Task input ▸

# # #

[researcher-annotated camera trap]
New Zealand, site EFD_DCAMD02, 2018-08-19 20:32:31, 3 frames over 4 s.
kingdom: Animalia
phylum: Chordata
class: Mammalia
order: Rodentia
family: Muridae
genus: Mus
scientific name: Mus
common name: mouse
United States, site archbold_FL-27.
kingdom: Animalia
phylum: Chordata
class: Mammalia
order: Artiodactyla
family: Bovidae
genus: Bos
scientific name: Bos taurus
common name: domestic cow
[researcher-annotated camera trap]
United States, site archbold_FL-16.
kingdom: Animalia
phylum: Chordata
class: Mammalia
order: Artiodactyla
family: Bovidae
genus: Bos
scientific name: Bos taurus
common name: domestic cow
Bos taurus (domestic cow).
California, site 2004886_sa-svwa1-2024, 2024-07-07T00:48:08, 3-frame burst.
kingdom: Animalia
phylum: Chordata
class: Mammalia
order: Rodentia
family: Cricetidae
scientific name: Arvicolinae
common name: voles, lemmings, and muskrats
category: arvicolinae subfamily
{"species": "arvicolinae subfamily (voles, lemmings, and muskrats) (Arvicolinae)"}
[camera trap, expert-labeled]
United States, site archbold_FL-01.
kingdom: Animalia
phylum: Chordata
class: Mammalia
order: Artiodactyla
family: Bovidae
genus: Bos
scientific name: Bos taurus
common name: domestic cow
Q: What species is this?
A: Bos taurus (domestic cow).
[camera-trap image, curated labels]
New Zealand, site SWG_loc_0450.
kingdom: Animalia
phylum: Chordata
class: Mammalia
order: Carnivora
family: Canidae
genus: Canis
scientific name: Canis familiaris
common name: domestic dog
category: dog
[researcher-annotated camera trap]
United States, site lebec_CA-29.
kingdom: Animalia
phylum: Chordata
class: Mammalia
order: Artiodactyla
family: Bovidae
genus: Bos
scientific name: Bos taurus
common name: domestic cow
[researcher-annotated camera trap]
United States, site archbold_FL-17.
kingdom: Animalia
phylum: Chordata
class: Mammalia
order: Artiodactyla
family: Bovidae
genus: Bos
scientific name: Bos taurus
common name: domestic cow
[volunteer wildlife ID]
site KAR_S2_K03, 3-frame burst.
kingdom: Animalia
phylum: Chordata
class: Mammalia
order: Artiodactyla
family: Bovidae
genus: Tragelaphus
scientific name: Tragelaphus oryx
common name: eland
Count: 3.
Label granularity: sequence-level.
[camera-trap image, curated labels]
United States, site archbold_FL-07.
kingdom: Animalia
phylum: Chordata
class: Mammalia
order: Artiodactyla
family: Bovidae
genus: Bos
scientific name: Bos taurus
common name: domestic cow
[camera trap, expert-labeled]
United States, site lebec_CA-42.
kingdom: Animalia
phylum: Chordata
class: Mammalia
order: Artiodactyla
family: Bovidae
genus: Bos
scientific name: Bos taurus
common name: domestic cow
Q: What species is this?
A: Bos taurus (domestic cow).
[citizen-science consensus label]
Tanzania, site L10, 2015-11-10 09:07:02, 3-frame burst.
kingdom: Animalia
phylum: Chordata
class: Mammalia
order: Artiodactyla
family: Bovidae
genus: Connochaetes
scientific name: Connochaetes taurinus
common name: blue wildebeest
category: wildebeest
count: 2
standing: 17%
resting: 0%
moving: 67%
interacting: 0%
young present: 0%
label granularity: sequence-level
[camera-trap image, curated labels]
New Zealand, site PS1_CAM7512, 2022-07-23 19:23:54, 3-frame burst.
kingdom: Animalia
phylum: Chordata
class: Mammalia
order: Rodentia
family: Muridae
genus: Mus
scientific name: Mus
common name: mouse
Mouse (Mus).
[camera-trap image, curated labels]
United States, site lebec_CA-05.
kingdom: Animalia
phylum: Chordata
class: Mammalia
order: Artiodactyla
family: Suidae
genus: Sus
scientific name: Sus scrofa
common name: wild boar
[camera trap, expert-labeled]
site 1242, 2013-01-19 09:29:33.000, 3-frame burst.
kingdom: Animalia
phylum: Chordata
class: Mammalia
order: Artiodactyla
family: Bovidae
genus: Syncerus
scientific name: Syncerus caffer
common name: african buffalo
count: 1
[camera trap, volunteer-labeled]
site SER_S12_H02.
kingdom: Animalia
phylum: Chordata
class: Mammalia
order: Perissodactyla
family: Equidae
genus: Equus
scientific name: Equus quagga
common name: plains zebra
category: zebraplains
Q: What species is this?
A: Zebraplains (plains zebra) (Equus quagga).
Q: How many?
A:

# # #

Your objective ▸
The listing above is to be transcribed exactly. Include every line.

Result for this task ▸
[researcher-annotated camera trap]
New Zealand, site EFD_DCAMD02, 2018-08-19 20:32:31, 3 frames over 4 s.
kingdom: Animalia
phylum: Chordata
class: Mammalia
order: Rodentia
family: Muridae
genus: Mus
scientific name: Mus
common name: mouse
United States, site archbold_FL-27.
kingdom: Animalia
phylum: Chordata
class: Mammalia
order: Artiodactyla
family: Bovidae
genus: Bos
scientific name: Bos taurus
common name: domestic cow
[researcher-annotated camera trap]
United States, site archbold_FL-16.
kingdom: Animalia
phylum: Chordata
class: Mammalia
order: Artiodactyla
family: Bovidae
genus: Bos
scientific name: Bos taurus
common name: domestic cow
Bos taurus (domestic cow).
California, site 2004886_sa-svwa1-2024, 2024-07-07T00:48:08, 3-frame burst.
kingdom: Animalia
phylum: Chordata
class: Mammalia
order: Rodentia
family: Cricetidae
scientific name: Arvicolinae
common name: voles, lemmings, and muskrats
category: arvicolinae subfamily
{"species": "arvicolinae subfamily (voles, lemmings, and muskrats) (Arvicolinae)"}
[camera trap, expert-labeled]
United States, site archbold_FL-01.
kingdom: Animalia
phylum: Chordata
class: Mammalia
order: Artiodactyla
family: Bovidae
genus: Bos
scientific name: Bos taurus
common name: domestic cow
Q: What species is this?
A: Bos taurus (domestic cow).
[camera-trap image, curated labels]
New Zealand, site SWG_loc_0450.
kingdom: Animalia
phylum: Chordata
class: Mammalia
order: Carnivora
family: Canidae
genus: Canis
scientific name: Canis familiaris
common name: domestic dog
category: dog
[researcher-annotated camera trap]
United States, site lebec_CA-29.
kingdom: Animalia
phylum: Chordata
class: Mammalia
order: Artiodactyla
family: Bovidae
genus: Bos
scientific name: Bos taurus
common name: domestic cow
[researcher-annotated camera trap]
United States, site archbold_FL-17.
kingdom: Animalia
phylum: Chordata
class: Mammalia
order: Artiodactyla
family: Bovidae
genus: Bos
scientific name: Bos taurus
common name: domestic cow
[volunteer wildlife ID]
site KAR_S2_K03, 3-frame burst.
kingdom: Animalia
phylum: Chordata
class: Mammalia
order: Artiodactyla
family: Bovidae
genus: Tragelaphus
scientific name: Tragelaphus oryx
common name: eland
Count: 3.
Label granularity: sequence-level.
[camera-trap image, curated labels]
United States, site archbold_FL-07.
kingdom: Animalia
phylum: Chordata
class: Mammalia
order: Artiodactyla
family: Bovidae
genus: Bos
scientific name: Bos taurus
common name: domestic cow
[camera trap, expert-labeled]
United States, site lebec_CA-42.
kingdom: Animalia
phylum: Chordata
class: Mammalia
order: Artiodactyla
family: Bovidae
genus: Bos
scientific name: Bos taurus
common name: domestic cow
Q: What species is this?
A: Bos taurus (domestic cow).
[citizen-science consensus label]
Tanzania, site L10, 2015-11-10 09:07:02, 3-frame burst.
kingdom: Animalia
phylum: Chordata
class: Mammalia
order: Artiodactyla
family: Bovidae
genus: Connochaetes
scientific name: Connochaetes taurinus
common name: blue wildebeest
category: wildebeest
count: 2
standing: 17%
resting: 0%
moving: 67%
interacting: 0%
young present: 0%
label granularity: sequence-level
[camera-trap image, curated labels]
New Zealand, site PS1_CAM7512, 2022-07-23 19:23:54, 3-frame burst.
kingdom: Animalia
phylum: Chordata
class: Mammalia
order: Rodentia
family: Muridae
genus: Mus
scientific name: Mus
common name: mouse
Mouse (Mus).
[camera-trap image, curated labels]
United States, site lebec_CA-05.
kingdom: Animalia
phylum: Chordata
class: Mammalia
order: Artiodactyla
family: Suidae
genus: Sus
scientific name: Sus scrofa
common name: wild boar
[camera trap, expert-labeled]
site 1242, 2013-01-19 09:29:33.000, 3-frame burst.
kingdom: Animalia
phylum: Chordata
class: Mammalia
order: Artiodactyla
family: Bovidae
genus: Syncerus
scientific name: Syncerus caffer
common name: african buffalo
count: 1
[camera trap, volunteer-labeled]
site SER_S12_H02.
kingdom: Animalia
phylum: Chordata
class: Mammalia
order: Perissodactyla
family: Equidae
genus: Equus
scientific name: Equus quagga
common name: plains zebra
category: zebraplains
Q: What species is this?
A: Zebraplains (plains zebra) (Equus quagga).
Q: How many?
A:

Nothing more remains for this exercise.